• _Extract_
Lanny Davis and his related companies, which are defendants in a defamation suit pending in DC federal court that is captioned 3M v. Boulter, today filed a motion to dismiss the suit under DC’s anti-SLAPP statute.
The complaint, which was filed on June 28, 2011, alleges that, in early 2007, a 3M subsidiary acquired all of the outstanding shares of Acolyte, a British company engaged in the business of developing and marketing products whose aim was to detect certain dangerous microorganisms. It alleges that, at the time of the acquisition, Acolyte’s only commercially viable product was a device that allegedly allowed hospitals and clinics to screen patients for methicillin-resistant MRSA.
It alleges that, after its acquisition of Acolyte, consumer trials showed that it was far less effective at identifying methicillin-resistant MRSA than 3M had been led to believe and that, for this and other reasons, 3M determined that the product was not commercially viable. The complaint alleges that, because the Sales and Purchase Agreement allowed the former shareholders to receive payments on the sales of the product, 3M offered them the payments they would have received through December 2009 (less than $2 million). The complaint alleges that the former shareholders demanded over $66 million.

• _Recorded information_

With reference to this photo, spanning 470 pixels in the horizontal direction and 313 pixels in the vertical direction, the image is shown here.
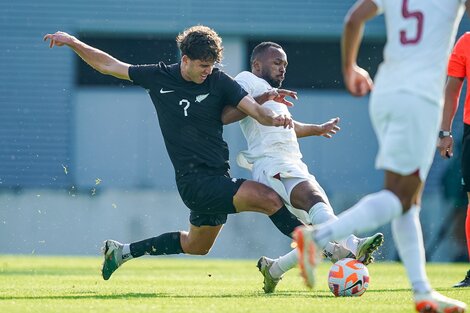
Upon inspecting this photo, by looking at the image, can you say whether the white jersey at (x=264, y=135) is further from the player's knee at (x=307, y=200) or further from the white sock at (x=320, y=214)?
the white sock at (x=320, y=214)

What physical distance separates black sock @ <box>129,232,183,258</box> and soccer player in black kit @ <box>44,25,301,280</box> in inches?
15.8

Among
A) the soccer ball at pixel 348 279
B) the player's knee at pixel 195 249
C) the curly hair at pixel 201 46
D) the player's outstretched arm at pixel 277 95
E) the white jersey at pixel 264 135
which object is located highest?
the curly hair at pixel 201 46

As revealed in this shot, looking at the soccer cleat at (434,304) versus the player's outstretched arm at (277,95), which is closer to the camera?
the soccer cleat at (434,304)

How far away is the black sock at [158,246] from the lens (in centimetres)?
928

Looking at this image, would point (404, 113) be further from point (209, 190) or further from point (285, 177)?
point (209, 190)

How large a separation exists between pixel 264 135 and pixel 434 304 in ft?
10.6

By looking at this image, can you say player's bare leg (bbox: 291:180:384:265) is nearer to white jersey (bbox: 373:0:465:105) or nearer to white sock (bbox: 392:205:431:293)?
white sock (bbox: 392:205:431:293)

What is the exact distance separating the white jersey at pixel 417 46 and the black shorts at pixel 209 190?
8.75 ft

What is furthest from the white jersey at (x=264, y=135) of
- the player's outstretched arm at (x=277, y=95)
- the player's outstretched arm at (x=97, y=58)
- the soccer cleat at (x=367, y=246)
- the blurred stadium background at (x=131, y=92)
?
the blurred stadium background at (x=131, y=92)

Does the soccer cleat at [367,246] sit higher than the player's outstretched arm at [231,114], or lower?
lower

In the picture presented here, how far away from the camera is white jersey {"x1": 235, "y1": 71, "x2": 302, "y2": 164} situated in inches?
348

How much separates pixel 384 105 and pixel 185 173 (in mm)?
3114

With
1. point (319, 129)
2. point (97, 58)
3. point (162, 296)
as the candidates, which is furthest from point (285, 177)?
point (97, 58)

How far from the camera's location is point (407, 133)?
578cm
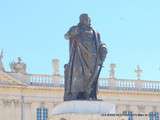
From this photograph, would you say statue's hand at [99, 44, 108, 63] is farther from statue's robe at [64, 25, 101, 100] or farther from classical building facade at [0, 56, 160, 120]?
classical building facade at [0, 56, 160, 120]

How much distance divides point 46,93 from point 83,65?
116 feet

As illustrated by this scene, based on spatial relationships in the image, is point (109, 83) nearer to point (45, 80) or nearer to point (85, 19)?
point (45, 80)

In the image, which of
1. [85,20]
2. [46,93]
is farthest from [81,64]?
[46,93]

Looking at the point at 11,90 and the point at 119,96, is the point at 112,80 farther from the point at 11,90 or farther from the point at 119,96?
the point at 11,90

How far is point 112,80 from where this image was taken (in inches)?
1940

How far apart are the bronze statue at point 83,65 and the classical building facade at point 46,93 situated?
104 feet

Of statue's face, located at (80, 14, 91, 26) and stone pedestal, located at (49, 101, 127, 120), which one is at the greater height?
statue's face, located at (80, 14, 91, 26)

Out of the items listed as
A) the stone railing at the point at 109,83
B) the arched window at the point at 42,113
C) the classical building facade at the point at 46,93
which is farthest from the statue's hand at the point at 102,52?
the arched window at the point at 42,113

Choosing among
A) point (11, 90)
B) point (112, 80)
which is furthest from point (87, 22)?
point (112, 80)

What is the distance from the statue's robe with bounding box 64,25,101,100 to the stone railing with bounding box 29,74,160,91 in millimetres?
34579

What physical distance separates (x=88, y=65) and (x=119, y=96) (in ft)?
124

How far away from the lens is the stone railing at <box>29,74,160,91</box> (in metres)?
46.8

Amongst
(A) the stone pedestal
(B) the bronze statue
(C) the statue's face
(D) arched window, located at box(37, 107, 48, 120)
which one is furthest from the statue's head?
(D) arched window, located at box(37, 107, 48, 120)

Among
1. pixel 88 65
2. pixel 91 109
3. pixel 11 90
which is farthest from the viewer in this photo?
pixel 11 90
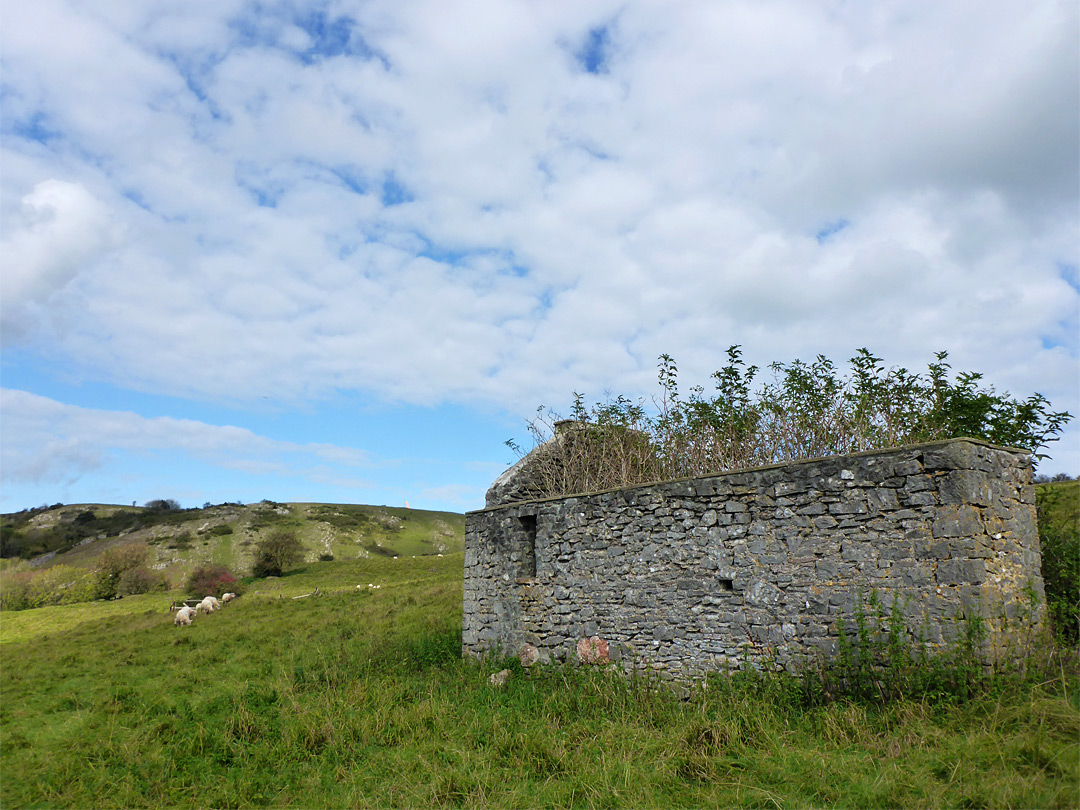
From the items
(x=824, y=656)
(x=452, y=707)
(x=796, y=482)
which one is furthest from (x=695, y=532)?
(x=452, y=707)

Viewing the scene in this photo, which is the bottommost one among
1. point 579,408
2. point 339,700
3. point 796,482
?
point 339,700

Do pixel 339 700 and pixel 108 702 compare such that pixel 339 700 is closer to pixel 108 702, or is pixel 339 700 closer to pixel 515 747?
pixel 515 747

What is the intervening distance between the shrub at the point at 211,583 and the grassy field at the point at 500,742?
20.7 m

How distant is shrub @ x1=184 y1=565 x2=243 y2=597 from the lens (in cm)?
3175

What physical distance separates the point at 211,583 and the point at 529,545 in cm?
2934

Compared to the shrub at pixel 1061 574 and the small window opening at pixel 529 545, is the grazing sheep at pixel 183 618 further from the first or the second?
the shrub at pixel 1061 574

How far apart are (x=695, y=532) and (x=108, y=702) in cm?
Result: 1019

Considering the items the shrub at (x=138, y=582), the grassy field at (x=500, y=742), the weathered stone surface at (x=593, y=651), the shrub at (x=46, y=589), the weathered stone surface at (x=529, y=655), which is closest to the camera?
the grassy field at (x=500, y=742)

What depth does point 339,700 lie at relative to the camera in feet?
28.7

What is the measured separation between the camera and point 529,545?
35.1 ft

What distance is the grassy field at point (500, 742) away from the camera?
16.0ft

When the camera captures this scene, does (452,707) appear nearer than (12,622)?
Yes

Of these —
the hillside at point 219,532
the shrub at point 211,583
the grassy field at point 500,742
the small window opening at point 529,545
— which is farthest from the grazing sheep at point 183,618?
the hillside at point 219,532

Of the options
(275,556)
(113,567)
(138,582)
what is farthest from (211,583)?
(113,567)
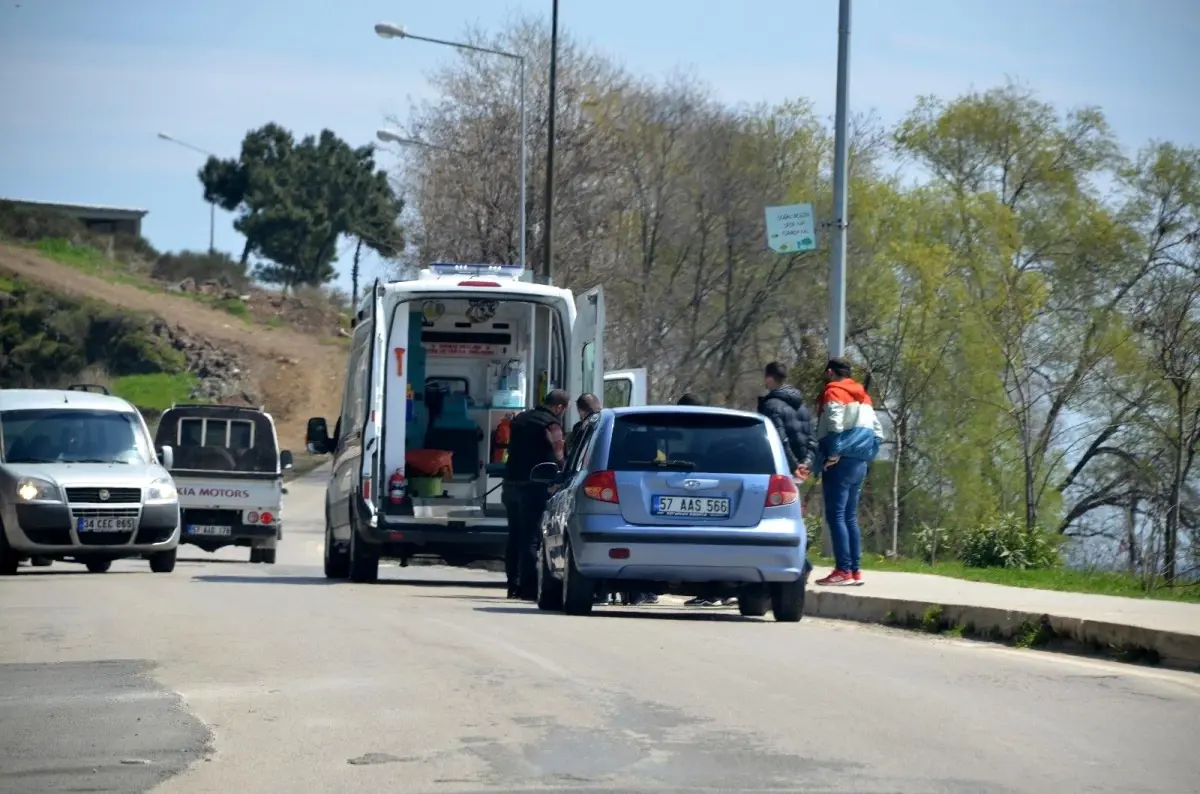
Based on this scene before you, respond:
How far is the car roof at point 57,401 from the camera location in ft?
74.8

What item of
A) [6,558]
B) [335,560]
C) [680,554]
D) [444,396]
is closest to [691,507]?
[680,554]

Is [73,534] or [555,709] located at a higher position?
[73,534]

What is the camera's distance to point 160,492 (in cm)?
2236

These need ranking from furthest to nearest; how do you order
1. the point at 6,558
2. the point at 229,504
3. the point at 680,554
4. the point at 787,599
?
1. the point at 229,504
2. the point at 6,558
3. the point at 787,599
4. the point at 680,554

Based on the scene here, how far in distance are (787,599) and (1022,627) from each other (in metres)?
2.14

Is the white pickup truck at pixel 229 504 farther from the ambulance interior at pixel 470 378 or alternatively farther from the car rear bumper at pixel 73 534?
the ambulance interior at pixel 470 378

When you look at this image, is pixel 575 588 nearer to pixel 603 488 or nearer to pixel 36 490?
pixel 603 488

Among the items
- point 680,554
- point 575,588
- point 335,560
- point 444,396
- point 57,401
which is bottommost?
point 335,560

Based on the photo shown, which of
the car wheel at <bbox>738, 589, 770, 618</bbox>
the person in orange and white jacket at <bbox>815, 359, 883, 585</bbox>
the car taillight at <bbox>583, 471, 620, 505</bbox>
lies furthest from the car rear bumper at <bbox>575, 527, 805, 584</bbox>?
the person in orange and white jacket at <bbox>815, 359, 883, 585</bbox>

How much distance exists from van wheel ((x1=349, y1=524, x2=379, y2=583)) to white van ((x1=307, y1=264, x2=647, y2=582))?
1 centimetres

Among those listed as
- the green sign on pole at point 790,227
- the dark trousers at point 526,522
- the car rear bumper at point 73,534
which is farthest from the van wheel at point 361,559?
the green sign on pole at point 790,227

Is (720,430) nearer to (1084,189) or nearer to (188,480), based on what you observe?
(188,480)

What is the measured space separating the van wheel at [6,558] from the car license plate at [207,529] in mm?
7708

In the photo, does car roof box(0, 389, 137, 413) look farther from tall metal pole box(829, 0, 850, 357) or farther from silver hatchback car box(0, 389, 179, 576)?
tall metal pole box(829, 0, 850, 357)
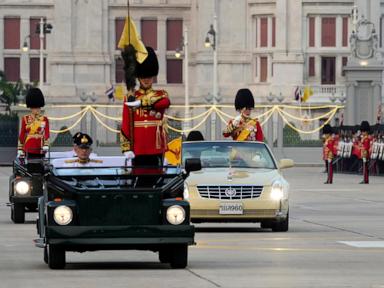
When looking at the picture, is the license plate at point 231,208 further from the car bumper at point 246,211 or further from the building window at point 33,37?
the building window at point 33,37

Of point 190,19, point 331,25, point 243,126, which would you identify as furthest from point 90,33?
point 243,126

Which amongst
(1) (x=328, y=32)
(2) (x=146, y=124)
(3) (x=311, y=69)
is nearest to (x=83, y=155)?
(2) (x=146, y=124)

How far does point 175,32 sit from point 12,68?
11.7 m

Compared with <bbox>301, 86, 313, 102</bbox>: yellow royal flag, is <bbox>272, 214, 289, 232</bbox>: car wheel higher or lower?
lower

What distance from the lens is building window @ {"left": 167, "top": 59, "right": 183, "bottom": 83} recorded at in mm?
137375

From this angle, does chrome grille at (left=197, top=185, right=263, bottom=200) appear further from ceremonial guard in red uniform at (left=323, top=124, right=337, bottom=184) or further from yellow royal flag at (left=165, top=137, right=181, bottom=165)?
ceremonial guard in red uniform at (left=323, top=124, right=337, bottom=184)

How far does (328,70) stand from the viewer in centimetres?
13188

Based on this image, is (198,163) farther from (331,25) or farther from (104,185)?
(331,25)

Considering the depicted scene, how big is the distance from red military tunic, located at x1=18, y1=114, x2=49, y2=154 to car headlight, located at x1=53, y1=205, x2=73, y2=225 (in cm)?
1254

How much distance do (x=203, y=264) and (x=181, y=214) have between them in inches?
49.7

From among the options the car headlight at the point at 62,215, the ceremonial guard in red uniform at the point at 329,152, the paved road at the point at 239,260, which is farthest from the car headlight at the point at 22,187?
the ceremonial guard in red uniform at the point at 329,152

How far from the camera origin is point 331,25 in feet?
434

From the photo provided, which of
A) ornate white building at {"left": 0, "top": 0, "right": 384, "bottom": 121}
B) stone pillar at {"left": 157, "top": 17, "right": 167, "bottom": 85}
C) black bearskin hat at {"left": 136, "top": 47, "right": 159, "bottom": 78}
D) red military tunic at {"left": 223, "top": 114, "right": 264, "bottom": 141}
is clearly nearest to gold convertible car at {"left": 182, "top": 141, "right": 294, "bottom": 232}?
red military tunic at {"left": 223, "top": 114, "right": 264, "bottom": 141}

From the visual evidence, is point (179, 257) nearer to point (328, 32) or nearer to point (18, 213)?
point (18, 213)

• _What you need to do_
A - In the passage on the 3M v. Boulter suit, what amount did the former Acolyte shareholders demand?
B - Continue the passage on the 3M v. Boulter suit from its last sentence.
The data above plays no part in this work.

• _Answers per task_
A - Over $66 million.

B -
3M alleges that, because no amicable resolution could be reached, one of the former shareholders sought to increase pressure on 3M by asserting that large institutional investors were preparing to sell 3M stock in large quantities. It alleges that other former shareholders sued for breach of contract in the United Kingdom. It alleges that, while that action was pending, the former shareholders orchestrated a public relations related campaign to force 3M to pay a large amount in settlement of the action, including the issuance of false press releases; the submission of a “citizens petition” to the Food & Drug Administration; orchestrated public demonstrations; and the creation of a website containing false allegations. It alleges that Davis and his related companies were intimately involved in these efforts.
It alleges that one of the former shareholders then intimated to 3M that, if the lawsuit was not settled on terms favorable to the shareholders, there would be “consequences” from British Ministry of Defense, which allegedly had a stake in Acolyte prior to its purchase from 3M. According to the complaint, “[i]t does appear, however, that Defendants have exercised their influence with the U.K. government and the Ministry of Defense to cause 3M to lose business opportunities with those entities.” The complaint asserts five causes of action: (1) intimidation and blackmail (under U.K. law); (2) tortious interference with prospective business relationships and economic advantage; (3) commercial defamation; (4) aiding and abetting; and (5) civil conspiracy.
The Davis defendants’ memorandum argues that the lawsuit must be dismissed as to the Davis defendants because the statements about which 3M is complaining were acts “in furtherance of the right of advocacy on issues of public interest.” Specifically, they argue, “Davis’s statements – contained in press releases, public demonstrations, and the FDA Citizens’ Petition – are all connected with an issue of high public interest: the deadly MRSA bacterium, 3M’s failure to obtain FDA approval for a fast, highly reliable, inexpensive device (already approved in the U.K and E.U.) that can quickly detect the presence or MRSA and thus save countless individuals from serious illness or, all too often, death.”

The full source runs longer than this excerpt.